▶ _Source excerpt_:
☆ ☆ ☆ ☆

Creates a new pipeline Step.
- Parameters
name (str) – A short name for this Step.
step_number (int) – Optional Step number which serves as another alias for this step in addition to name.
arg_suffix (str) – Optional suffix for the command-line args that will be created for forcing or skipping execution of this Step.
depends_on (Step) – Optional upstream Step that this Step depends on.
image (str) – Docker image to use for this Step.
cpu (str, float, int) – CPU requirements. Units are in cpu if cores is numeric.
memory (str, float int) – Memory requirements. The memory expression must be of the form {number}{suffix} where valid optional suffixes are K, Ki, M, Mi, G, Gi, T, Ti, P, and Pi. Omitting a suffix means the value is in bytes. For the ServiceBackend, the values ‘lowmem’, ‘standard’, and ‘highmem’ are also valid arguments. ‘lowmem’ corresponds to approximately 1 Gi/core, ‘standard’ corresponds to approximately 4 Gi/core, and ‘highmem’ corresponds to approximately 7 Gi/core. The default value is ‘standard’.
storage (str, int) – Disk size. The storage expression must be of the form {number}{suffix} where valid optional suffixes are K, Ki, M, Mi, G, Gi, T, Ti, P, and Pi. Omitting a suffix means the value is in bytes. For the ServiceBackend, jobs requesting one or more cores receive 5 GiB of storage for the root file system /. Jobs requesting a fraction of a core receive the same fraction of 5 GiB of storage. If you need additional storage, you can explicitly request more storage using this method and the extra storage space will be mounted at /io. Batch automatically writes all ResourceFile to /io. The default storage size is 0 Gi. The minimum storage size is 0 Gi and the maximum storage size is 64 Ti. If storage is set to a value between 0 Gi and 10 Gi, the storage request is rounded up to 10 Gi. All values are rounded up to the nearest Gi.
always_run (bool) – Set the Step to always run, even if dependencies fail.
timeout (float, int) – Set the maximum amount of time this job can run for before being killed.
output_dir (str) – Optional default output directory for Step outputs.
reuse_job_from_previous_step (Step) – Optionally, reuse the batch.Job object from this other upstream Step.
localize_by (Localize) – If specified, this will be the default Localize approach used by Step inputs.
delocalize_by (Delocalize) – If specified, this will be the default Delocalize approach used by Step outputs.
- Returns
The new BatchStep object.
- Return type
- gcloud_project(gcloud_project)¶
Set the requester-pays project.
- Parameters
gcloud_project (str) – The name of the Google Cloud project to be billed when accessing requester-pays buckets.
- cancel_after_n_failures(cancel_after_n_failures)¶
Set the cancel_after_n_failures value.
- Parameters
cancel_after_n_failures – (int): Automatically cancel the batch after N failures have occurred.
- default_image(default_image)¶
Set the default Docker image to use for Steps in this pipeline.

☆ ☆ ☆ ☆

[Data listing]
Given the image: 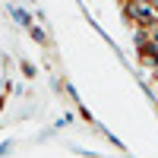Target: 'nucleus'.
Listing matches in <instances>:
<instances>
[{"label": "nucleus", "mask_w": 158, "mask_h": 158, "mask_svg": "<svg viewBox=\"0 0 158 158\" xmlns=\"http://www.w3.org/2000/svg\"><path fill=\"white\" fill-rule=\"evenodd\" d=\"M127 13H130L136 22L149 25L152 16H155V6H152V0H127Z\"/></svg>", "instance_id": "obj_1"}, {"label": "nucleus", "mask_w": 158, "mask_h": 158, "mask_svg": "<svg viewBox=\"0 0 158 158\" xmlns=\"http://www.w3.org/2000/svg\"><path fill=\"white\" fill-rule=\"evenodd\" d=\"M152 6H155V13H158V0H152Z\"/></svg>", "instance_id": "obj_2"}]
</instances>
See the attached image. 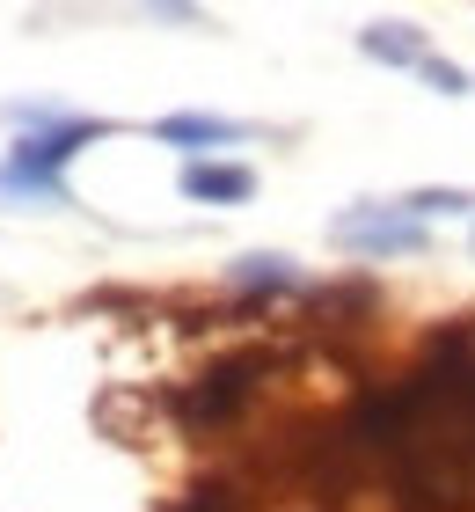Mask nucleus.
Listing matches in <instances>:
<instances>
[{
  "mask_svg": "<svg viewBox=\"0 0 475 512\" xmlns=\"http://www.w3.org/2000/svg\"><path fill=\"white\" fill-rule=\"evenodd\" d=\"M373 447L395 461L402 498L424 512H468L475 505V344H446V352L366 403Z\"/></svg>",
  "mask_w": 475,
  "mask_h": 512,
  "instance_id": "nucleus-1",
  "label": "nucleus"
},
{
  "mask_svg": "<svg viewBox=\"0 0 475 512\" xmlns=\"http://www.w3.org/2000/svg\"><path fill=\"white\" fill-rule=\"evenodd\" d=\"M103 132H110L103 118H74V125H52V132H30V139L8 154L0 183H8V191H37V198H66L59 161L74 154V147H88V139H103Z\"/></svg>",
  "mask_w": 475,
  "mask_h": 512,
  "instance_id": "nucleus-2",
  "label": "nucleus"
},
{
  "mask_svg": "<svg viewBox=\"0 0 475 512\" xmlns=\"http://www.w3.org/2000/svg\"><path fill=\"white\" fill-rule=\"evenodd\" d=\"M329 242L337 249H366V256H410L424 249V227L410 213H380V205H359V213L329 220Z\"/></svg>",
  "mask_w": 475,
  "mask_h": 512,
  "instance_id": "nucleus-3",
  "label": "nucleus"
},
{
  "mask_svg": "<svg viewBox=\"0 0 475 512\" xmlns=\"http://www.w3.org/2000/svg\"><path fill=\"white\" fill-rule=\"evenodd\" d=\"M256 366H264L256 352H242V359H220V366L205 374V388L190 395L183 410H190V417H205V425H220V417H234V410H242V395H249V374H256Z\"/></svg>",
  "mask_w": 475,
  "mask_h": 512,
  "instance_id": "nucleus-4",
  "label": "nucleus"
},
{
  "mask_svg": "<svg viewBox=\"0 0 475 512\" xmlns=\"http://www.w3.org/2000/svg\"><path fill=\"white\" fill-rule=\"evenodd\" d=\"M256 191V176L242 161H190L183 169V198H205V205H242Z\"/></svg>",
  "mask_w": 475,
  "mask_h": 512,
  "instance_id": "nucleus-5",
  "label": "nucleus"
},
{
  "mask_svg": "<svg viewBox=\"0 0 475 512\" xmlns=\"http://www.w3.org/2000/svg\"><path fill=\"white\" fill-rule=\"evenodd\" d=\"M154 139H183V147H227V139H242V125H234V118H198V110H190V118H161Z\"/></svg>",
  "mask_w": 475,
  "mask_h": 512,
  "instance_id": "nucleus-6",
  "label": "nucleus"
},
{
  "mask_svg": "<svg viewBox=\"0 0 475 512\" xmlns=\"http://www.w3.org/2000/svg\"><path fill=\"white\" fill-rule=\"evenodd\" d=\"M373 59H388V66H410L417 59V37H410V22H373V30L359 37Z\"/></svg>",
  "mask_w": 475,
  "mask_h": 512,
  "instance_id": "nucleus-7",
  "label": "nucleus"
},
{
  "mask_svg": "<svg viewBox=\"0 0 475 512\" xmlns=\"http://www.w3.org/2000/svg\"><path fill=\"white\" fill-rule=\"evenodd\" d=\"M234 286H293V271H285V256H242Z\"/></svg>",
  "mask_w": 475,
  "mask_h": 512,
  "instance_id": "nucleus-8",
  "label": "nucleus"
},
{
  "mask_svg": "<svg viewBox=\"0 0 475 512\" xmlns=\"http://www.w3.org/2000/svg\"><path fill=\"white\" fill-rule=\"evenodd\" d=\"M468 191H410V198H402V213H410V220H424V213H468Z\"/></svg>",
  "mask_w": 475,
  "mask_h": 512,
  "instance_id": "nucleus-9",
  "label": "nucleus"
},
{
  "mask_svg": "<svg viewBox=\"0 0 475 512\" xmlns=\"http://www.w3.org/2000/svg\"><path fill=\"white\" fill-rule=\"evenodd\" d=\"M424 81H432L439 96H461V88H468V74H461L454 59H424Z\"/></svg>",
  "mask_w": 475,
  "mask_h": 512,
  "instance_id": "nucleus-10",
  "label": "nucleus"
}]
</instances>
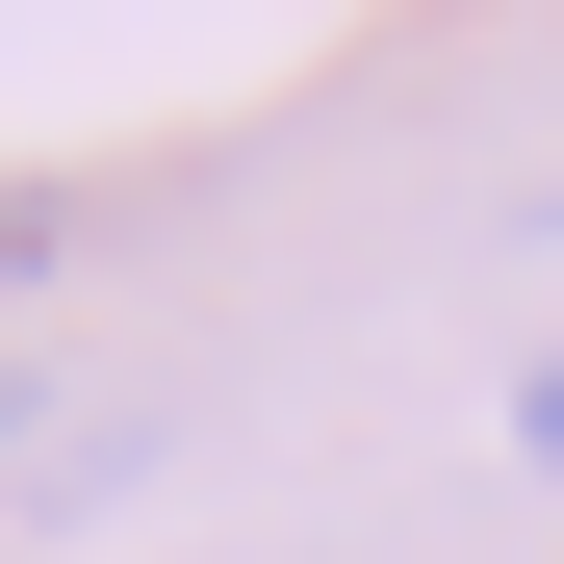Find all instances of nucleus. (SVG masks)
Returning <instances> with one entry per match:
<instances>
[{"instance_id": "obj_1", "label": "nucleus", "mask_w": 564, "mask_h": 564, "mask_svg": "<svg viewBox=\"0 0 564 564\" xmlns=\"http://www.w3.org/2000/svg\"><path fill=\"white\" fill-rule=\"evenodd\" d=\"M513 436H539V462H564V359H539V386H513Z\"/></svg>"}, {"instance_id": "obj_2", "label": "nucleus", "mask_w": 564, "mask_h": 564, "mask_svg": "<svg viewBox=\"0 0 564 564\" xmlns=\"http://www.w3.org/2000/svg\"><path fill=\"white\" fill-rule=\"evenodd\" d=\"M26 257H52V206H0V282H26Z\"/></svg>"}, {"instance_id": "obj_3", "label": "nucleus", "mask_w": 564, "mask_h": 564, "mask_svg": "<svg viewBox=\"0 0 564 564\" xmlns=\"http://www.w3.org/2000/svg\"><path fill=\"white\" fill-rule=\"evenodd\" d=\"M0 436H26V411H0Z\"/></svg>"}]
</instances>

☆ ☆ ☆ ☆

▶ _To be done_:
1. Please transcribe the pipeline Step documentation from "image (str) –" to "value is ‘standard’.".
2. Write the next part of the pipeline Step documentation, picking up after its final sentence.
None of these lines are needed.

▶ _In response_:
1.
image (str) – Docker image to use for this Step.
cpu (str, float, int) – CPU requirements. Units are in cpu if cores is numeric.
memory (str, float int) – Memory requirements. The memory expression must be of the form {number}{suffix} where valid optional suffixes are K, Ki, M, Mi, G, Gi, T, Ti, P, and Pi. Omitting a suffix means the value is in bytes. For the ServiceBackend, the values ‘lowmem’, ‘standard’, and ‘highmem’ are also valid arguments. ‘lowmem’ corresponds to approximately 1 Gi/core, ‘standard’ corresponds to approximately 4 Gi/core, and ‘highmem’ corresponds to approximately 7 Gi/core. The default value is ‘standard’.

2.
- Parameters
default_image (str) – Default docker image to use for Bash jobs. This must be the full name
desired (of the image including any repository prefix and tags if) –
- default_python_image(default_python_image)¶
Set the default image for Python Jobs.
- Parameters
default_python_image (str) – The Docker image to use for Python jobs. The image specified must have the dill package installed. If default_python_image is not specified, then a Docker image will automatically be created for you with the base image hailgenetics/python-dill:[major_version].[minor_version]-slim and the Python packages specified by python_requirements will be installed. The default name of the image is batch-python with a random string for the tag unless python_build_image_name is specified. If the ServiceBackend is the backend, the locally built image will be pushed to the repository specified by image_repository.
- default_memory(default_memory)¶
Set the default memory usage.
- Parameters
default_memory (int, str) – Memory setting to use by default if not specified by a Step. Only applicable if a docker image is specified for the LocalBackend or the ServiceBackend. See Job.memory().
- default_cpu(default_cpu)¶
Set the default cpu requirement.
- Parameters
default_cpu (float, int, str) – CPU setting to use by default if not specified by a job. Only applicable if a docker image is specified for the LocalBackend or the ServiceBackend. See Job.cpu().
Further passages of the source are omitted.